Microsoft Parallel Extensions CTP released

In the past years, evolution of computing is turning to the grounds of high level concurrecy. Processors are becoming faster by being multi-core, and not by having higher frequencies. The time is coming so that even simple programs will be concurrent too. Parallel programs are harder to code, harder to test and can cause pseudo-random bugs that can drive programmers crazy.
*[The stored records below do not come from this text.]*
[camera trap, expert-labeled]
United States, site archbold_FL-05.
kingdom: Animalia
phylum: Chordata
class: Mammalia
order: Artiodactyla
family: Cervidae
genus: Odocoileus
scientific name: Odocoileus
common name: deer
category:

The best solution for this, as to many problems, is a dependable library and/or language support.

There are several types of problems that require specific solutions. Making a responsive UI, for instance. How many application have you seen that simply stay frozen while it's processing something? I've made some of them myself. And the programmer cannot be blamed, most projects don't have the time (and money) to invest on a responsive UI. The WPF framework solves this in a very neat way. Its interface engine is fully concurrent. But that's a subject for other post.

Yesterday, Microsoft released another CTP of its Parallel Extensions (PFX) library. You may get the details at their blog or at MSDN. In case you're not familiar with it, I'll give a short brief here. Basically, the library's comprehended by three parts:

- Task Parallel Library
Provides some imperative ways to express parallelism. The simpler one is the Invoke method. It receives a set of actions in the form of delegates and executes them concurrently, returning after all the actions have completed. If you have a loop in which iterations may run in parallel, you can use the For or the ForEach methods. When the problem requires a little more elaboration, there's the Task system. It's a set of classes that works somewhat like what the ThreadPool class does, but with much greater flexibility and control.

- PLINQ
It's a implementation of LINQ that allows anyone to easily make declarative parallel queries. All it's needed is to transform the IEnumerable<t> into a IParallelEnumerable<t> using the AsParallel() extention method. It's not optimized yet, but it certainly can boost many applications with almost no code change.

- Coordination Data Structures
It has a group of synchronization classes that enhance those that currently exists in the framework. Also, there are some thread-safe collection classes. Coincidently, they've created a ConcurrentQueue class that serves the same purpose as the one I've posted!

A detail that you can't avoid noticing in this framework is the extensive use of delegates. LINQ itself is based on delegates being passed to other functions. This type of construct is called a higher-order function. Another construct that is present in PFX is the continuation. Also, there are recurrent remarks in its documentation about side-effects and why they have to be avoided. All these characteristics are usually associated with functional langagues. No surprise some of the samples are in F#.

Functional programming has lived almost only at the academic world, but its future looks different. It holds a lot of interesting and useful concepts. The disturbing part is that very few programmers really know these concepts. Do you know any skilled/experienced/old programmer that can't understand OO programming? Well, can you really understand functional programming? I don't. At least not yet.